Kohl’s Corporation (NYSE: KSS) has confirmed the release date for its Q4 2022 earnings report, which is on Tuesday, March 1, 2022, before the market opens.

What to look for: The company implemented strategic initiatives to transform it into a top destination for a casual and active lifestyle. Kohl had an impressive third quarter, with sales and margins topping expectations. When the company releases its Q4 2022 earnings, investors will be keen to see if the company maintains the momentum witnessed in the previous quarter.

Earnings: Stockearning’s Estimated EPS for fiscal Q4 2022 is expected to be around $2.31 per share, representing a YoY decline of 4.05%. The company had adjusted earnings of $1.65 per share up from earnings of a penny per share a year ago and more than doubles analysts' estimates of $0.64 per share. As a result, full-year adjusted earnings will range between $7.1 and $7.3 per share. Historical EPS Performance shows that the company has in the past 12 quarters topped estimates 27 times (75%) and missed nine times (25%).

Revenue: The company is expecting revenue of $6.86 billion in Q4 2022, representing YoY growth of 11.68%. In the third quarter, the company had net sales of $4.37 billion, a 15.5% growth, topping estimates of $4.27 billion. The company anticipates revenue to grow by a mid-twenties percentage rate for the whole year, an increase from the previous projection of low twenties.

Stock movement: KSS shares have gained 2.2%% since the company released its Q3 2022 earnings. Interestingly, the company’s shares have been DOWN 26 times out of the past 48 quarters. So, the historical price reaction suggests a 52% probability of the share price going DOWN following the fiscal Q1 2022 earnings release. According to the Stockearning algorithm, the predicted volatility on the first day is +/-6%, while the predicted volatility on the seventh day is +/-6%.
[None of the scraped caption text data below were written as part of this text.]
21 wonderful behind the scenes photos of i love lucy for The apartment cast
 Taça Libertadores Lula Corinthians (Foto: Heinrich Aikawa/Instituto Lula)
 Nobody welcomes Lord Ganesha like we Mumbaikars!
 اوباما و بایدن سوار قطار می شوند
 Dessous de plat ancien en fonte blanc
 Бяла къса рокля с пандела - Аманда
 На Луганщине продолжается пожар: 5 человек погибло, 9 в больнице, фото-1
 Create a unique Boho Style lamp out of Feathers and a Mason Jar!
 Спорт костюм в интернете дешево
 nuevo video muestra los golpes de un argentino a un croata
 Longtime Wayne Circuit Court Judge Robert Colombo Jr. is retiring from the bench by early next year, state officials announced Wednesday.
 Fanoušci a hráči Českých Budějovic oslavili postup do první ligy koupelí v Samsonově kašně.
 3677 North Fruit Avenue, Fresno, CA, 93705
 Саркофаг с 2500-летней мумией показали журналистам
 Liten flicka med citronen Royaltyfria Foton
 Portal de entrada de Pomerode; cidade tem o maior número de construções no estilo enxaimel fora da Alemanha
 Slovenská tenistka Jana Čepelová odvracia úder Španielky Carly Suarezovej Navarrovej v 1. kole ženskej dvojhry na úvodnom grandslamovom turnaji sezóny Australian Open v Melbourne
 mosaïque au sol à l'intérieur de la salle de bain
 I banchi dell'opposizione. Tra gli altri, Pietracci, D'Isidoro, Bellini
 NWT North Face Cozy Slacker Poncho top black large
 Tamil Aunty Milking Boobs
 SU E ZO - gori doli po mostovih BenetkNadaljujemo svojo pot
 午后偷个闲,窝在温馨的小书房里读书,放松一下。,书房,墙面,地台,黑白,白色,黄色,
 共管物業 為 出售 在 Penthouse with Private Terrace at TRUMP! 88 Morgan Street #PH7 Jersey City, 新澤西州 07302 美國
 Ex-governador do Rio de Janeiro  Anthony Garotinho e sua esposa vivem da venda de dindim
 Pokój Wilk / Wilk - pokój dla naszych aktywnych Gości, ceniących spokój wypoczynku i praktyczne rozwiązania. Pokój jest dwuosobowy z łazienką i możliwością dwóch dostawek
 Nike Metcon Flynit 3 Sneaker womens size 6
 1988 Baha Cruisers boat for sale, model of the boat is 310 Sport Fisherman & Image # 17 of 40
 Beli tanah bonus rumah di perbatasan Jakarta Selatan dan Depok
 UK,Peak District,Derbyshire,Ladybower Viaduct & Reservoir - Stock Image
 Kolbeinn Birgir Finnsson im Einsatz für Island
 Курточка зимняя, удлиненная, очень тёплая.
What analysts are saying: JPMorgan analyst Matthew Boss raised his price target on Kohl’s from $55 to $61 and maintained a Hold rating on the shares ahead of Q4 2022 earnings results.

Deutsche Bank analyst Gabriella Carbone slashed her price target on KSS from $86 to $75 and maintained a Buy rating on the stock. According to the analyst, the clothes retail sector will report in line results for Q4, with the omicron increase and higher-than-anticipated freight and supply chain expenses likely to "put a lid on any upside." She expects Q1 guidance to be lower than Wall Street expectations. Carbone slashed multiples across the board to reflect the uncertainty caused by supply chain issues, rising freight prices, increased input costs, and the possibility of higher promotional efforts as inventories grow.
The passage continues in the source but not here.